• _TASK STATEMENT_
Could you copy the lines below, swapping every "high-rise apartment building" for "residential tower" and keeping the rest unchanged?
── PROVIDED RECORDS ──
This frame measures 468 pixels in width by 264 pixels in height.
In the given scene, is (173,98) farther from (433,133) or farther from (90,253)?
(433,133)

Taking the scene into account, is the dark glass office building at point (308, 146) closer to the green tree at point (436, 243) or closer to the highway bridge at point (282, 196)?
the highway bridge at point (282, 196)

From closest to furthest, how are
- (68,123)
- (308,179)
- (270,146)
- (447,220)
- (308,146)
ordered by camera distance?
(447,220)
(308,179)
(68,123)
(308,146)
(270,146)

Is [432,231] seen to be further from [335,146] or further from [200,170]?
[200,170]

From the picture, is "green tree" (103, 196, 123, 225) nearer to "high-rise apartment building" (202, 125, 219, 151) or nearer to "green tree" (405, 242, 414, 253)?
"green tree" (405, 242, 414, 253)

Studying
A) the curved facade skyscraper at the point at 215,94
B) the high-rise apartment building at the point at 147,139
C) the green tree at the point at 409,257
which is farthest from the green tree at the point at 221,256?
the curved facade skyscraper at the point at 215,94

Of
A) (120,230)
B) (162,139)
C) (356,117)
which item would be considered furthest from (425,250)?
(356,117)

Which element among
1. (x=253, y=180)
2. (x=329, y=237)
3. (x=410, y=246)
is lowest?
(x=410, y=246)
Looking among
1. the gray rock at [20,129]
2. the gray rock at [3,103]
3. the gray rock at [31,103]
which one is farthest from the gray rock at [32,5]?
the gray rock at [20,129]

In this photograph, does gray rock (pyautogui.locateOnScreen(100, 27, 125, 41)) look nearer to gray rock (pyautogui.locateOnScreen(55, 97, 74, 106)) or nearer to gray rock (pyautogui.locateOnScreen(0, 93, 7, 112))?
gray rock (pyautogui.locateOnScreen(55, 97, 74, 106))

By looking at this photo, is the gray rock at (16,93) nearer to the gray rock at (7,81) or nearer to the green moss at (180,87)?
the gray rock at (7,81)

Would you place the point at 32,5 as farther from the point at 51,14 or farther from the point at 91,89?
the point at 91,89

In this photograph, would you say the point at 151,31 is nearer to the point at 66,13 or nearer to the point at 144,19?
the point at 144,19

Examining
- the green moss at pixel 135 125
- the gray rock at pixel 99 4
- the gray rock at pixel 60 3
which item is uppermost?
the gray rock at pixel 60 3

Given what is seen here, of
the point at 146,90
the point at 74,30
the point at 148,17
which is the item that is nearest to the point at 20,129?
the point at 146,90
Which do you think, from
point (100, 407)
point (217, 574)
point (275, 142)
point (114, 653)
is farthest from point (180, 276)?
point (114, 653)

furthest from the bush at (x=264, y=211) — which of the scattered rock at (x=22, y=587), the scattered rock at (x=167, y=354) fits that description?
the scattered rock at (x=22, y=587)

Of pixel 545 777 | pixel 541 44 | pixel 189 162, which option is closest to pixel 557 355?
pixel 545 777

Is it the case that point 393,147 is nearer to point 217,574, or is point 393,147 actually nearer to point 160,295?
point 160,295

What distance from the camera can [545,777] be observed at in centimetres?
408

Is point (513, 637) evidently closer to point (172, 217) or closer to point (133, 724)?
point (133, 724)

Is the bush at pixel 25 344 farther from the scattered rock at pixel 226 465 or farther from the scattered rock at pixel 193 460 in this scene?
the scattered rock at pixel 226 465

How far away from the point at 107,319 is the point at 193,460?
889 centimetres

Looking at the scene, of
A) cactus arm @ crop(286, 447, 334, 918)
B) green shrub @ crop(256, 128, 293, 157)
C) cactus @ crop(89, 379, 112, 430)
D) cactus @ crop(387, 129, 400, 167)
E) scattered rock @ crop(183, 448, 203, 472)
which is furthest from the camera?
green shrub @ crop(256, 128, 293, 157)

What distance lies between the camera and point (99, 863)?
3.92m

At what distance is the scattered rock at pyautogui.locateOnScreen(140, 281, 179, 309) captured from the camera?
───
• _THE RESPONSE_
This frame measures 468 pixels in width by 264 pixels in height.
In the given scene, is (173,98) farther from (433,133) or farther from (90,253)?
(433,133)

Taking the scene into account, is the dark glass office building at point (308, 146) closer to the green tree at point (436, 243) or closer to the highway bridge at point (282, 196)?
the highway bridge at point (282, 196)

From closest to furthest, how are
- (68,123)
- (308,179)
- (270,146)
- (447,220)
- (308,146)
ordered by camera distance?
(447,220)
(308,179)
(68,123)
(308,146)
(270,146)

Is [432,231] seen to be further from [335,146] or further from [200,170]?
[200,170]

From the picture, is "green tree" (103, 196, 123, 225) nearer to "residential tower" (202, 125, 219, 151) or nearer to "green tree" (405, 242, 414, 253)?
"green tree" (405, 242, 414, 253)

Studying
A) the curved facade skyscraper at the point at 215,94
B) the residential tower at the point at 147,139
C) the green tree at the point at 409,257
which is farthest from the green tree at the point at 221,256?
the curved facade skyscraper at the point at 215,94

Of
A) (120,230)
B) (162,139)
C) (356,117)
which item would be considered furthest from (425,250)?
(356,117)

Which element among
1. (x=253, y=180)
2. (x=329, y=237)
3. (x=410, y=246)
is lowest?
(x=410, y=246)
Looking among
1. the gray rock at [20,129]
2. the gray rock at [3,103]
3. the gray rock at [31,103]
which one is farthest from the gray rock at [32,5]?
the gray rock at [20,129]

In this photograph, does gray rock (pyautogui.locateOnScreen(100, 27, 125, 41)) look nearer to gray rock (pyautogui.locateOnScreen(55, 97, 74, 106)) or nearer to gray rock (pyautogui.locateOnScreen(0, 93, 7, 112))?
gray rock (pyautogui.locateOnScreen(55, 97, 74, 106))

By looking at this photo, is the gray rock at (16,93) nearer to the gray rock at (7,81) or nearer to the green moss at (180,87)?
the gray rock at (7,81)

Would you place the point at 32,5 as farther from the point at 51,14 or farther from the point at 91,89?
the point at 91,89

In this photograph, would you say the point at 151,31 is nearer to the point at 66,13 or nearer to the point at 144,19?
the point at 144,19

Examining
- the green moss at pixel 135 125
- the gray rock at pixel 99 4
- the gray rock at pixel 60 3
which item is uppermost?
the gray rock at pixel 60 3

Given what is seen here, of
the point at 146,90
the point at 74,30
the point at 148,17
which is the item that is nearest to the point at 20,129?
the point at 146,90
Which do you think, from
point (100, 407)
point (217, 574)
point (275, 142)
point (114, 653)
is farthest from point (180, 276)?
point (114, 653)

furthest from the bush at (x=264, y=211) — which of the scattered rock at (x=22, y=587), the scattered rock at (x=167, y=354) fits that description?
the scattered rock at (x=22, y=587)

Of pixel 545 777 | pixel 541 44 | pixel 189 162, which option is closest to pixel 557 355?
pixel 545 777

Is it the case that point 393,147 is nearer to point 217,574, or is point 393,147 actually nearer to point 160,295?
point 160,295

What distance from the camera can [545,777] be observed at in centimetres?
408

Is point (513, 637) evidently closer to point (172, 217) or closer to point (133, 724)?
point (133, 724)

Is the bush at pixel 25 344 farther from the scattered rock at pixel 226 465 or farther from the scattered rock at pixel 193 460 in this scene?
the scattered rock at pixel 226 465

How far away from the point at 107,319 is the point at 193,460?
889 centimetres

Looking at the scene, of
A) cactus arm @ crop(286, 447, 334, 918)
B) green shrub @ crop(256, 128, 293, 157)
C) cactus @ crop(89, 379, 112, 430)
D) cactus @ crop(387, 129, 400, 167)
E) scattered rock @ crop(183, 448, 203, 472)
which is furthest from the camera?
green shrub @ crop(256, 128, 293, 157)

What distance lies between the camera and point (99, 863)?
3.92m

At what distance is the scattered rock at pyautogui.locateOnScreen(140, 281, 179, 309) captured from the camera?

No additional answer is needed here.